Married community brought a dowry with them, which contain several numbers, 50 or 100 pieces per article needed a home, including utensils, kitchen appliances and furniture, bedding, money running and gold. Her traveling husband brought exotic plates and trinkets from their travels and all these things were kept in this small room. Objects were rarely used and should serve as a safety net. The accumulated items were used as inventory to start a business when the need arose.
The “Bangalas” were left until a few years ago. Recently, there have been efforts to revitalize these homes, and you can even stay in some of them.
Chettinad is famous for its spicy food, which is still prepared on the wood fire in the old houses. This gives the food a distinct quality. The paal paniyaram (pasta with sweet milk), the classic karakozhambu (hot and spicy curry) and a variety of poultry dishes, seafood and vegetarian dishes and a variety of tiffin is typical of this region.
Korvai Chettinad saris are unique in the use of colors. It has a striking pattern with bold stripes and stripes and a temple pattern. The art of basketry-Kottan-is also reborn in the region.

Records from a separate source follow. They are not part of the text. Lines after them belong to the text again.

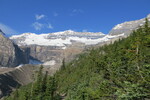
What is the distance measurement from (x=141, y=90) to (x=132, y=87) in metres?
0.73

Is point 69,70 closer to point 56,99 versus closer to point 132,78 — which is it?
point 56,99

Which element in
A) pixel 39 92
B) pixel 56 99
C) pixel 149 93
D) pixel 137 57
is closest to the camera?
pixel 149 93

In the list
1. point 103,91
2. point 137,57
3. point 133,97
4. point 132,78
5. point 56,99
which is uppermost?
point 137,57

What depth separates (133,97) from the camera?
15836 mm

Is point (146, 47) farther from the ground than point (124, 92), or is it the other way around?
point (146, 47)

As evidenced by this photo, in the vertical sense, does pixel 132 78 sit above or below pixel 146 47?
below

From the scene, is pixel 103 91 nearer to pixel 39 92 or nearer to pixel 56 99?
pixel 56 99

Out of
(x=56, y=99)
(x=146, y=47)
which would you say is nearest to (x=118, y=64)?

The Chettinad Museum, next to the Raja Palace, illustrates the lifestyle of the community. In the kitchen is the travel suitcase with its elaborate basket, which contains everything you need for cooking, worth a detour. Traditional jewelery and clothing, huge copper water tanks and grain silos illustrate the lifestyle of a community.
The famous Athangudi tiles were also reissued. You can see these handmade terracotta tiles that have been modeled and sun-dried in this village and the demand from urban customers is increasing. There is a local secret to make this tile.
Chettinad gypsum (currently called Madras gypsum) differs from the usual things in that it is clearly smooth and shiny. The plaster on the walls has been polished until you can see your face. There are several applications of gypsum with lime. After every half hour seven layers are applied. The worker waits for the plaster to give off water after 4 to 5 hours and rubs it with a pebble. Then the talcum powder is applied with a touch. This plaster is mainly found in several regions of the south.